Monday, June 07, 2004

a conversation with death on my bathroom floor.

i had a brief moment early this evening when i realized that everything i have ever loved since childhood no longer exists.

it's one of those things you know on the surface but deep down can't really bring yourself to believe or admit & then suddenly it hits you: the lies clear away, foolish rationalizations fade, hope leaves and the only voice left is that knowing murmur that time & again the competative, desperate usurpers have killed what was cared about most & it will never be the same again.

what i am left with are so many unattended emotions - without the focus or nerves or will to get them out for good. i am a simmering vat of anger, grave disappointment, broken will, disgust, disbelief and most of all a deep, vomitous sadness.

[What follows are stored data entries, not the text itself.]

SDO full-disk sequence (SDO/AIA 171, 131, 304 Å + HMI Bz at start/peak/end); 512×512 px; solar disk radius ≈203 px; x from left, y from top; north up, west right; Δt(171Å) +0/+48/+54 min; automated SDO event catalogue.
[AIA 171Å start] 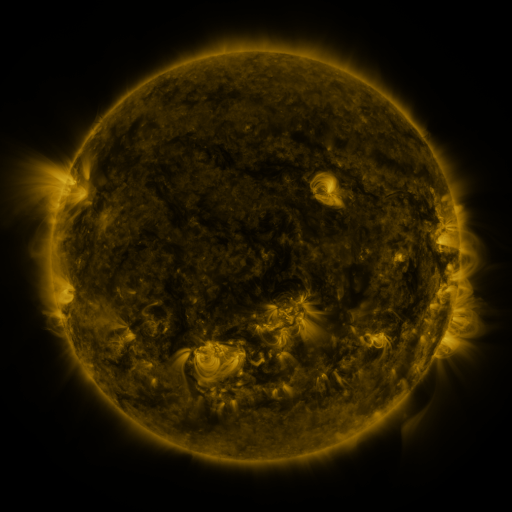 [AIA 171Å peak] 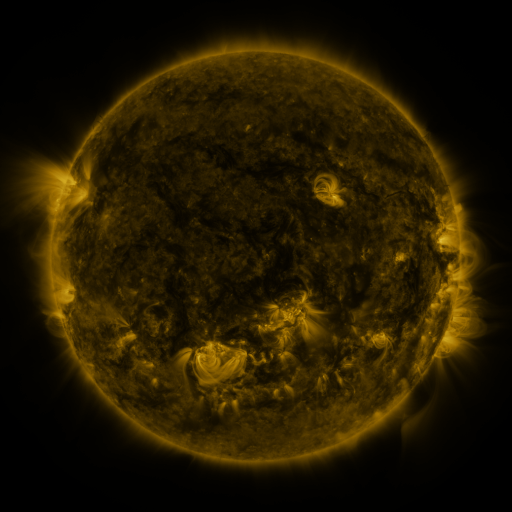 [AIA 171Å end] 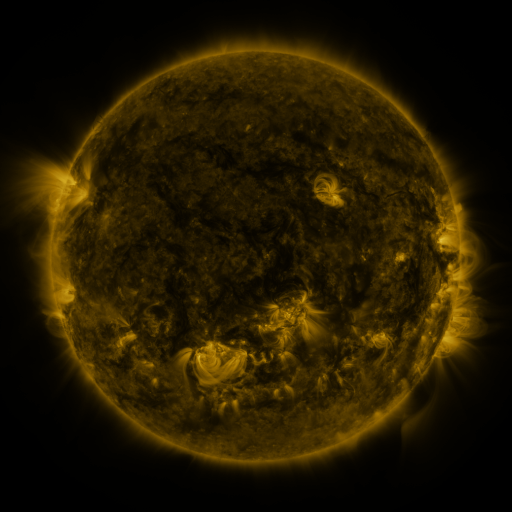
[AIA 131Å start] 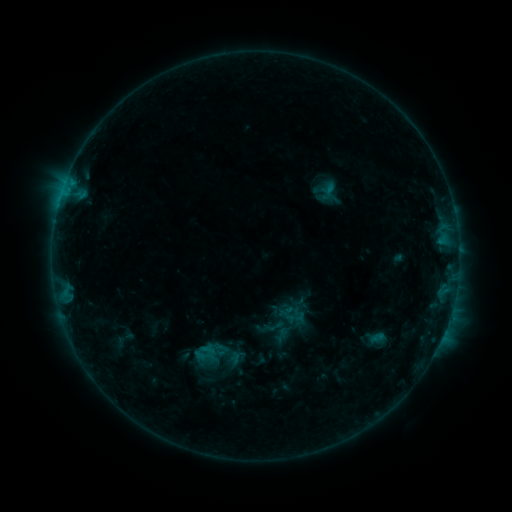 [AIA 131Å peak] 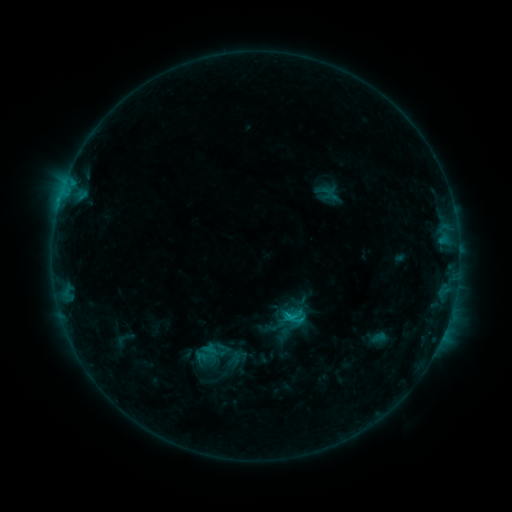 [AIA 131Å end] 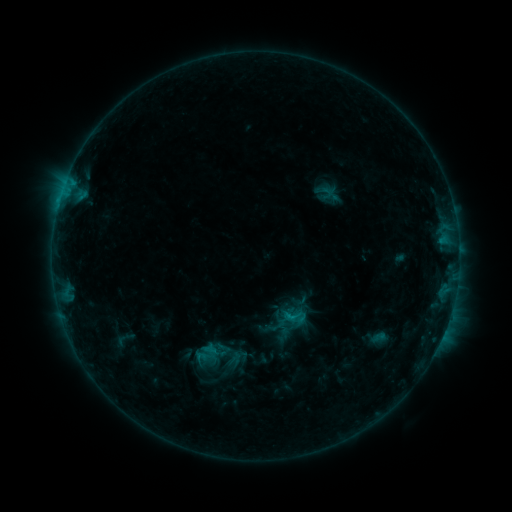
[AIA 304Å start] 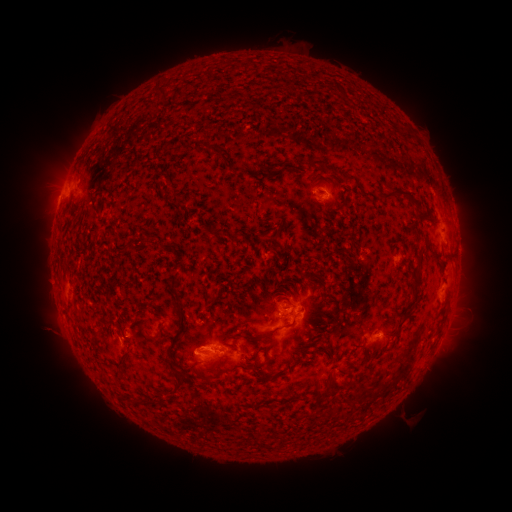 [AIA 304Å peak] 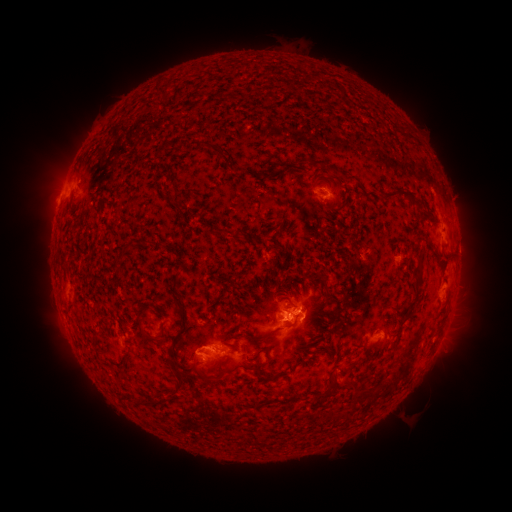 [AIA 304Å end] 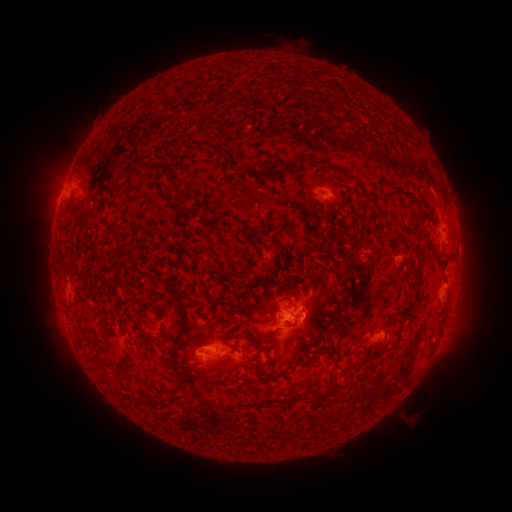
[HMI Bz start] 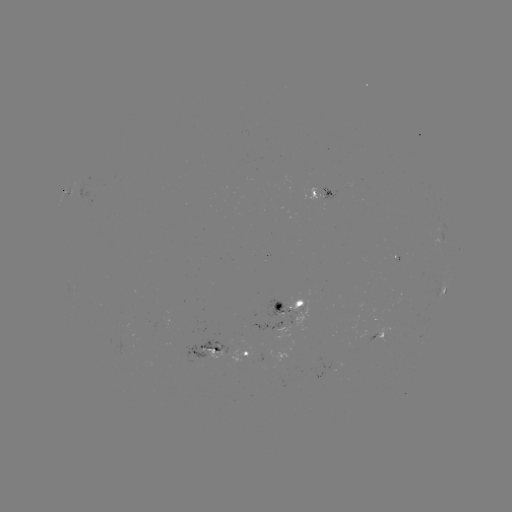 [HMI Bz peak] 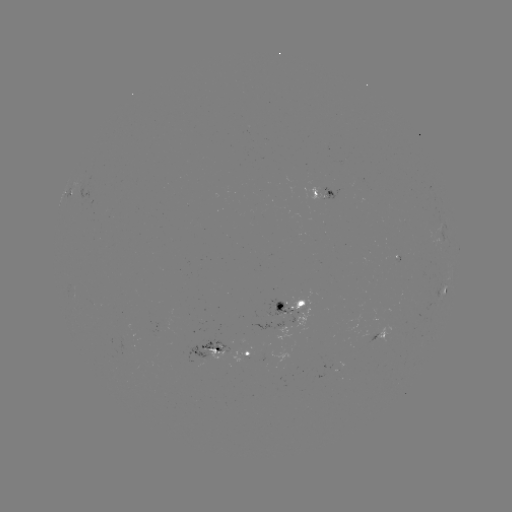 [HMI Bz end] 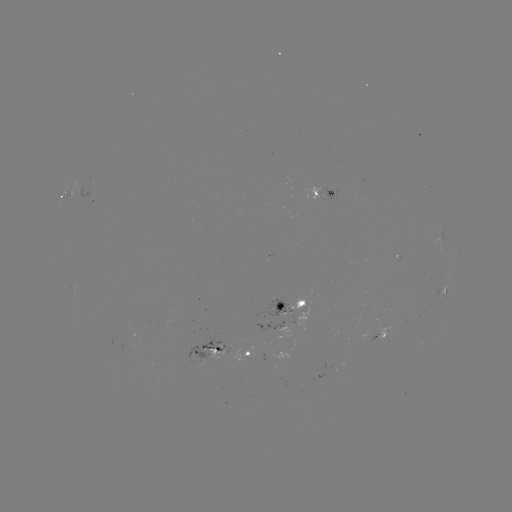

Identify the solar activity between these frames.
C1.4 flare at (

it is the death that disguises itself that i hate most.
i feel it & i know it well. anyone who has touched death as many times as i have knows it wears many different cloaks & doesn't require one to cease breathing for it to have done its job. i look around & everything that mattered, the parts that made the difference between nothing special & something to care about... are dead. replaced with an army of empty, ugly faces that not only do little to hide emptier, uglier minds but revel in the squaller.

it isn't a waste, it is a way of life. & one that will never cease to exist around us all... it is foolish to think or hope otherwise. it will always be there to haunt & beckon & humiliate. what we fail to see, until it is too late, is that it always has been & always will be- a choice. only the weakest of minds tell us otherwise- because they need someone to accompany them in the gutter & make them feel better about themselves. it is a miserable, heinous part of life, but none the less, one that must be made, eventually.
every moment between now & then seems pointless, foolish & worthless. because it is.

there is a constant whisper in my ear telling me that my youth is spent but i am not yet old, i saw the world & i was never really seen;
& now i live, but it seems my life is done.

death has a sneaky way of slipping into bed long before DEATH takes his seat at the table.
but make no mistake, the latter is much less painful.

Friday, June 04, 2004

virtue flourishes by wounding

and in my end will be the beginnings of a happiness i was never allowed to know
for more than a few haphazard minutes.

i have paid, i am paying and i will pay;
but for how long?
or is my punishment to last until i stopcrying how long?